Females of Reproductive Potential and Males
There is no FDA guidance on the use of Nitisinone in women of reproductive potentials and males.
Immunocompromised Patients
There is no FDA guidance one the use of Nitisinone in patients who are immunocompromised.
Administration and Monitoring
Administration
Orfadin should be taken at least one hour before or at least two hours after a meal, since food effect is unknown. For young children, Orfadin capsules may be opened and the contents suspended in a small amount of water immediately before use.

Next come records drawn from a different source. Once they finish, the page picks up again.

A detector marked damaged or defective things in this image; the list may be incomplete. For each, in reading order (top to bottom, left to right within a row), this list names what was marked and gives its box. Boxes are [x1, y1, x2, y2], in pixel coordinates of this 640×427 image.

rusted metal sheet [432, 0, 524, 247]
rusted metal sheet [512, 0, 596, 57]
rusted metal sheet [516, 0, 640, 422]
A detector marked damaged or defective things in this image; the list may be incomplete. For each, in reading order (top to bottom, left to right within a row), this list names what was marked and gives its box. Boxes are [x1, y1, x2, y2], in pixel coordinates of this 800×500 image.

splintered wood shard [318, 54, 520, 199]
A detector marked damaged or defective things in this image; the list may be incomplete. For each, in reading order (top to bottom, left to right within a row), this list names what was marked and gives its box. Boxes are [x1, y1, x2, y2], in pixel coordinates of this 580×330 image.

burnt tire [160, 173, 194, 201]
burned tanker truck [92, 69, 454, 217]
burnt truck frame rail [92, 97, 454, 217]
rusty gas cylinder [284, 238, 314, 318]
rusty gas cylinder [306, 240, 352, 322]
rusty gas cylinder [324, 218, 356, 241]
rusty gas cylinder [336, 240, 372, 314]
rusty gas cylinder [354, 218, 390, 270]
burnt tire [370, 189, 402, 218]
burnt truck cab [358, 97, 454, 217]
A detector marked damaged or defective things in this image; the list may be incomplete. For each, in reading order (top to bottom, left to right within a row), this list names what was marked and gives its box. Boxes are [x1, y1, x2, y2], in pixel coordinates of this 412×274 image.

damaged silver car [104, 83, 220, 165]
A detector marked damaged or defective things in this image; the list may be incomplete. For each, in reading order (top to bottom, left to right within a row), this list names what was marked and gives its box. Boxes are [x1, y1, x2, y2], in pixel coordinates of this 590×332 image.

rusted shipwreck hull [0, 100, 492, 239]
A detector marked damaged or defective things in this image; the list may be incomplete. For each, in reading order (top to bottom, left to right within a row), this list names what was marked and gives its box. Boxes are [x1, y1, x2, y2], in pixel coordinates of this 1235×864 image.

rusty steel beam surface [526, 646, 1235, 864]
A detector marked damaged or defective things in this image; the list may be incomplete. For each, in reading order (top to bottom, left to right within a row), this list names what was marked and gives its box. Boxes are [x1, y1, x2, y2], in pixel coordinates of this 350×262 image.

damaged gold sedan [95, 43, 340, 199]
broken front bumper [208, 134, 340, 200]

Physicians should counsel patients and their parents or caregivers of the need to maintain dietary restriction of tyrosine and phenylalanine when taking Orfadin to treat hereditary tyrosinemia type 1.
Monitoring
There is limited information regarding Monitoring of Nitisinone in the drug label.
Description
IV Compatibility
There is limited information regarding IV Compatibility of Nitisinone in the drug label.
Overdosage
Acute Overdose
Signs and Symptoms
Description
Management
Description
Chronic Overdose
There is limited information regarding Chronic Overdose of Nitisinone in the drug label.
Pharmacology
There is limited information regarding Nitisinone Pharmacology in the drug label.